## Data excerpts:

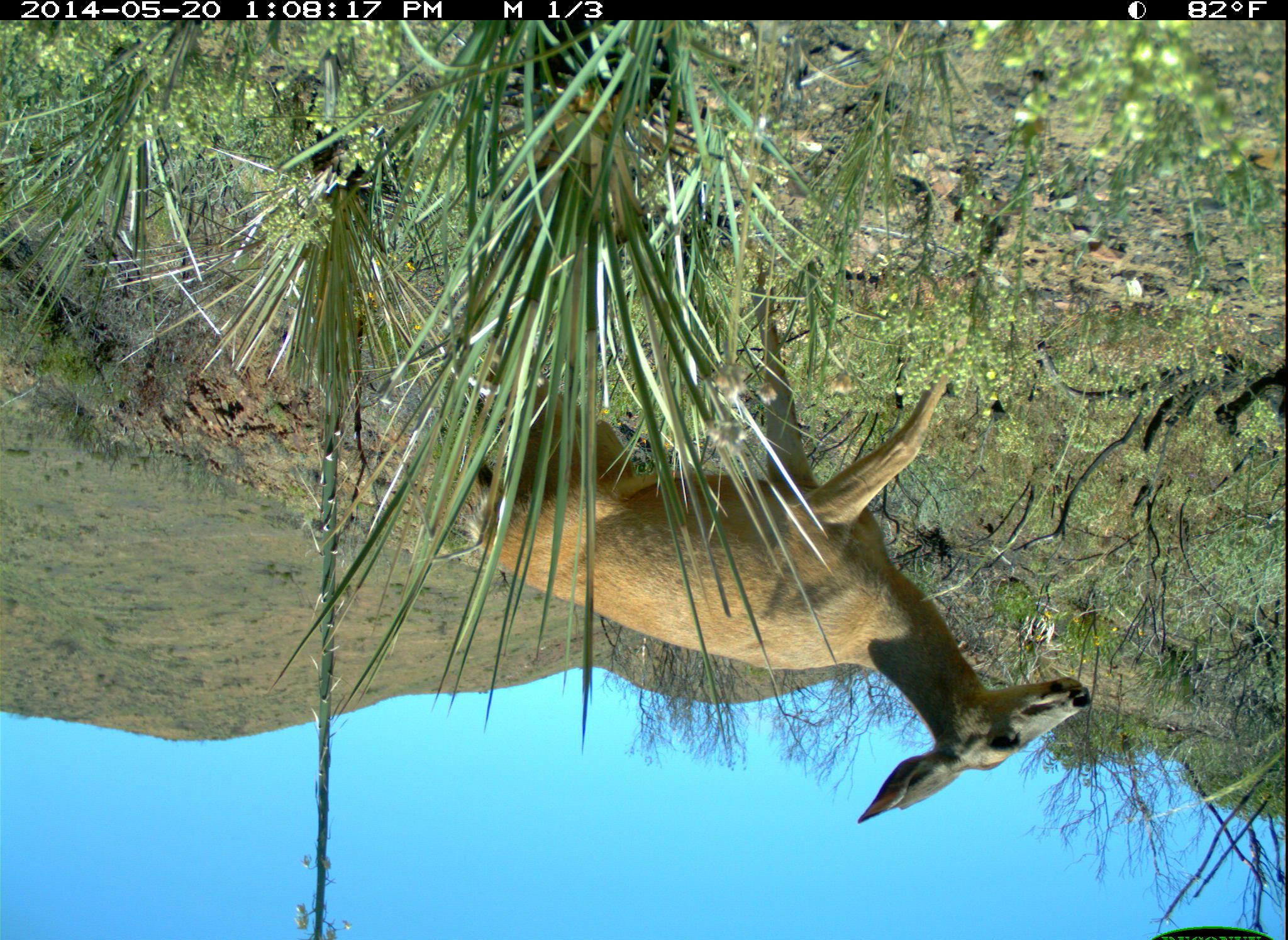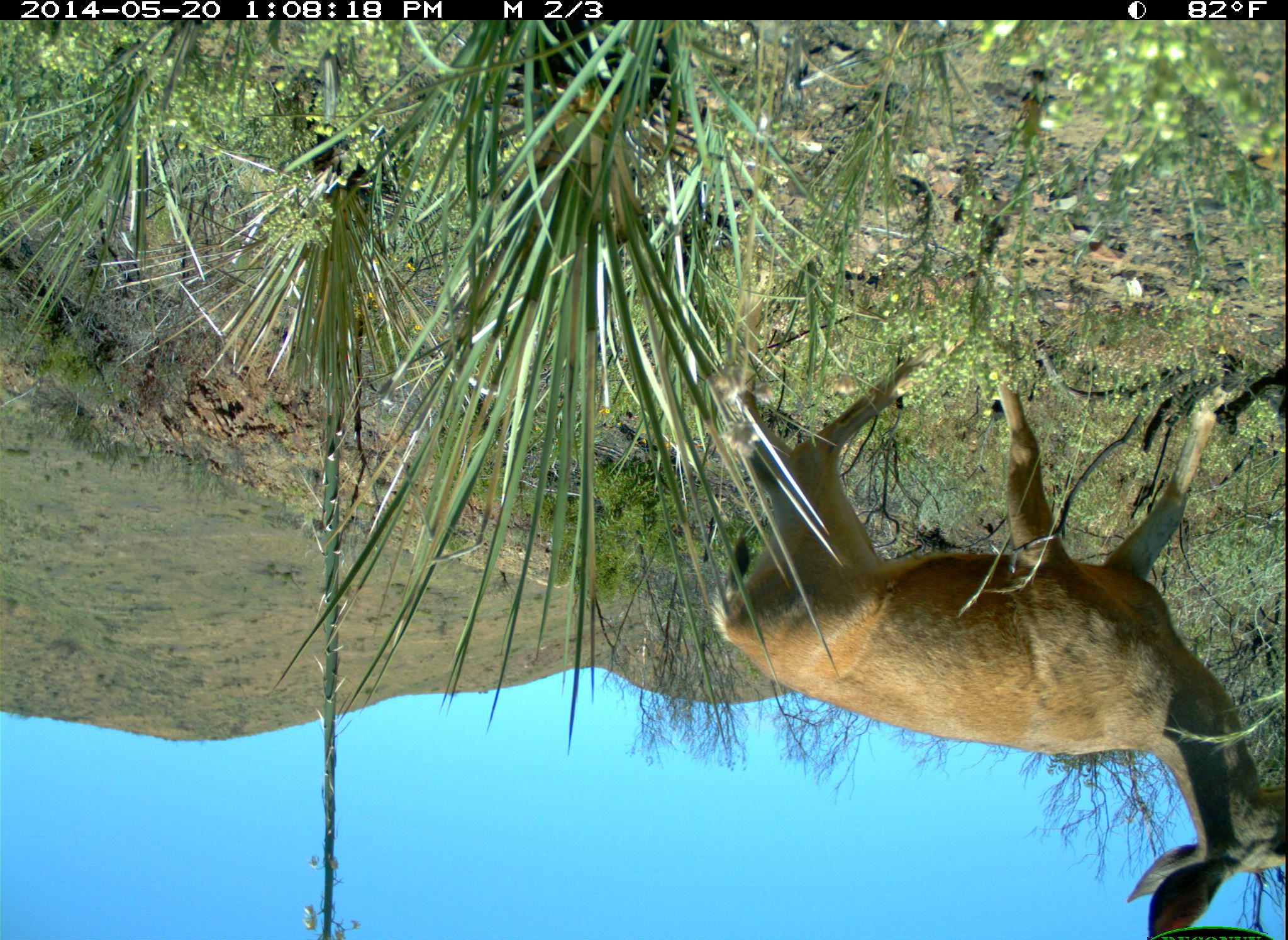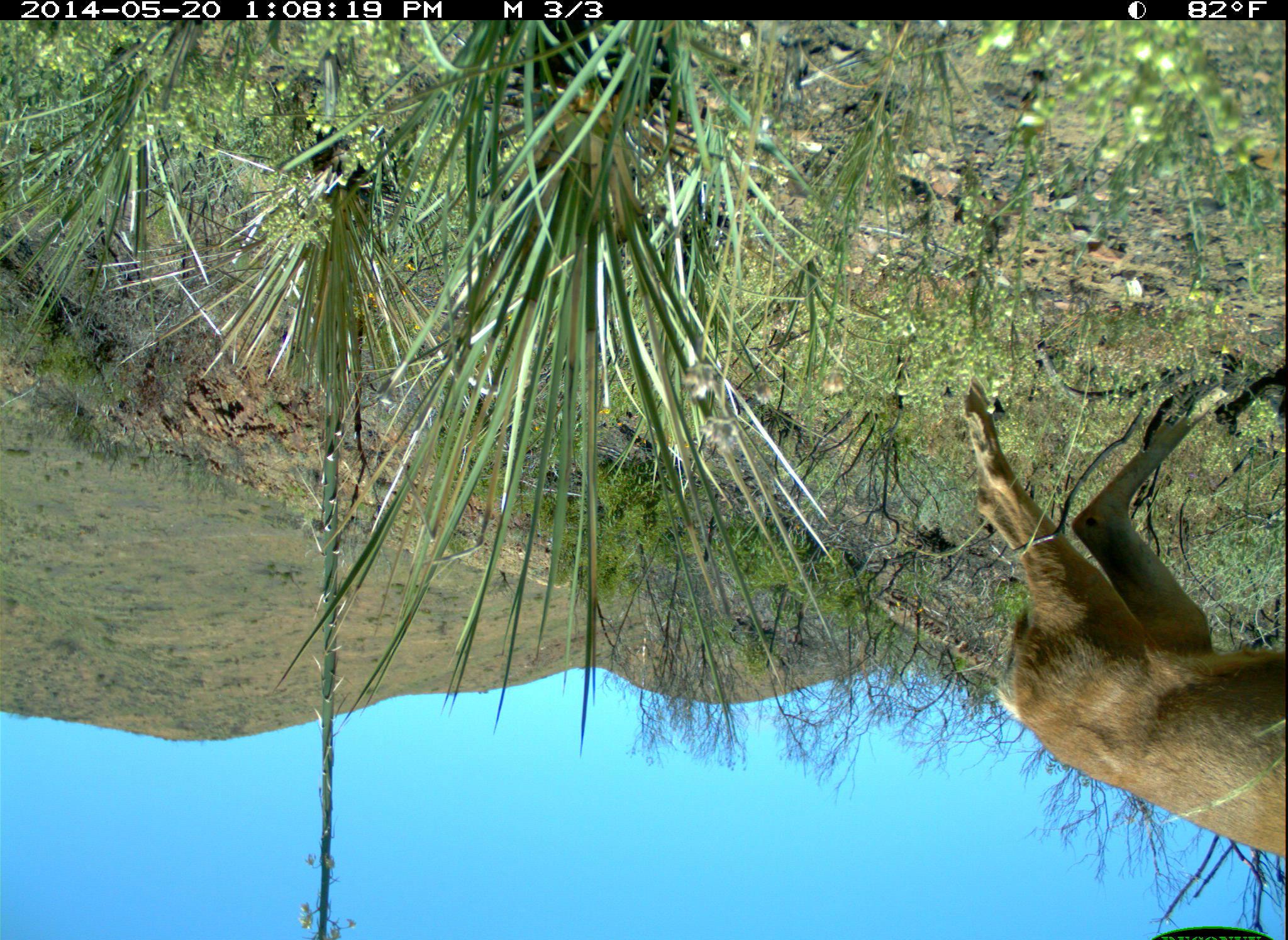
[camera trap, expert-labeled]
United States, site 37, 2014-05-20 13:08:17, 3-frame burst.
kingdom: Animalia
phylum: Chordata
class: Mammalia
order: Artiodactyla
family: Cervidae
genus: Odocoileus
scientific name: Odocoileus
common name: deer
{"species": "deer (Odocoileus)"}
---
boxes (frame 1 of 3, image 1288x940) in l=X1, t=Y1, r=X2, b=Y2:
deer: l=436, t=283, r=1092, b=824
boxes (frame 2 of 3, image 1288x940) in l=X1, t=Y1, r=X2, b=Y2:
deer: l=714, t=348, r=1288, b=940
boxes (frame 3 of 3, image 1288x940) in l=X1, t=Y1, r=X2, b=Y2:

## What you have to do:
Starting at the line with "phylum: Chordata", copy every line down to the last one above, exactly as written and with nothing else.

## Expected answer:
phylum: Chordata
class: Mammalia
order: Artiodactyla
family: Cervidae
genus: Odocoileus
scientific name: Odocoileus
common name: deer
{"species": "deer (Odocoileus)"}
---
boxes (frame 1 of 3, image 1288x940) in l=X1, t=Y1, r=X2, b=Y2:
deer: l=436, t=283, r=1092, b=824
boxes (frame 2 of 3, image 1288x940) in l=X1, t=Y1, r=X2, b=Y2:
deer: l=714, t=348, r=1288, b=940
boxes (frame 3 of 3, image 1288x940) in l=X1, t=Y1, r=X2, b=Y2:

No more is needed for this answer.